- Born: February 3, 1948 (age 78) Su-won, South Korea
- Occupation: Chairman of National Academy of Engineering of Korea
- Known for: CEO of POSCO

= Chung Joon-yang =

South Korean businessman and former POSCO chief executive officer

Chung Joon-Yang (born February 3, 1948) is a South Korean businessman, former POSCO chief executive officer, who presently serves as Chairman of National Academy of Engineering of Korea.

==Biography==
Chung joined POSCO as an associate in 1975. He has contributed to the improvement of the competitiveness of POSCO, leading the development of major technology.
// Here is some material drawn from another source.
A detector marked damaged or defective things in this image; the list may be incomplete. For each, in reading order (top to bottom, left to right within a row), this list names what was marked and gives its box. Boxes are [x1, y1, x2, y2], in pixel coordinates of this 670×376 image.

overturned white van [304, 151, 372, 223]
He served as chief of Po-hang Iron and Steel Company's branch in Belgium and later served as vice manager of Iron and Steel Making Plant Group at Gwang-yang steelwork in 2003 and was promoted to the chief of Gwang-yang steelwork in 2004. Also, he was the director of the manufacturing technology department and the vice-president of POSCO in 2006. Furthermore, he was appointed as the CEO of POSCO E&C in 2008 and rose to the CEO of POSCO in February, 2009. In addition, he has been the 8th executive director of POSTECH from April, 2011. Moreover, he was appointed as the chief of National Academy of Engineering of Korea.

==Education==
- 1966 Seoul National University High School
- 1975 Seoul National University, Technical Education bachelor's degree
- 1999 Sunchon National University, Metal Engineering master's degree

==Career==
- 1975.03 Joining Pohang Iron & Steel Co.
- 1975.04~1984.09 Manager of Steel Manufacture Technology at Pohang Iron & Steel Company in Pohang
- 1984.10~1991.07 Chief of 1st Steel Manufacture at Pohang Iron & Steel Company's in Gwangyang
- 1991.07~1998.12 Chief of Steel Production Technology at Pohang Iron & Steel Company
- 1999.01~2002.03 Chief of Pohang Iron & Steel Company in EU Branch
- 2002.03~2003.03 Director of POSCO in EU Branch
- 2003.03~2004.03 Vice Director of the Iron & Steel Making Department in Gwangyang
- 2004.03~2006.02 Director of POSCO in Gwangyang
- 2006.02~2007.02 Vice President of POSCO in the Manufacturing Technology
- 2007.02~2008.11 President POSCO in the Manufacturing Technology
- 2008.11~2014.03 CEO of POSCO
- 2009.03~ Present Chairman of 7th Korea Iron & Steel Association
- 2009.10~ Present Member of the executive committee in International Iron and Steel Institute
- 2011.03~Present, Representative of multi-cultural families forum
- 2011.06~ Present, President of National Academy of Engineering of Korea

==Major activities==
- 2004.03~ Present, International Iron and Steel Institute, technical subcommittee, regular member
- 2006.03~ Present, The Federation of the Korean Industries, Small And Medium Business Collaboration Center, director
- 2007.10~ Present, The Federation of the Korean Industries, Korea-Australia Economic Cooperation, chairman
- 2008.02~ Present, National Academy of Engineering of Korea, regular member
- 2008.10~ Present, Korean Institute of Metal and Materials, President

==Awards==
- 1992.10 A presidential citation (benefits for construction)
- 1994.04 Korean Institute of Metal, technological prize
- 2007.05 Gold Tower Order of Industrial Service Merit
- 2008 The 8th prize of honored citizen
- 2009 CEO of this year selected by MAEGYEONG Economy
- 2011 The 9th most honored enterpriser
- 2011 Grand prized CEO of Korea in manufacturing industry
- 2012 The figure of moving Korean economy

==Performance==
When he was chief of Gwangyang steel mill, he oversaw domestic production of advanced automotive steel sheet, which became a major profit center for POSCO. He also supervised the development of equipment and technology for automotive steel production at the Gwangyang lant, which had an annual production capacity of 6.5 million tons.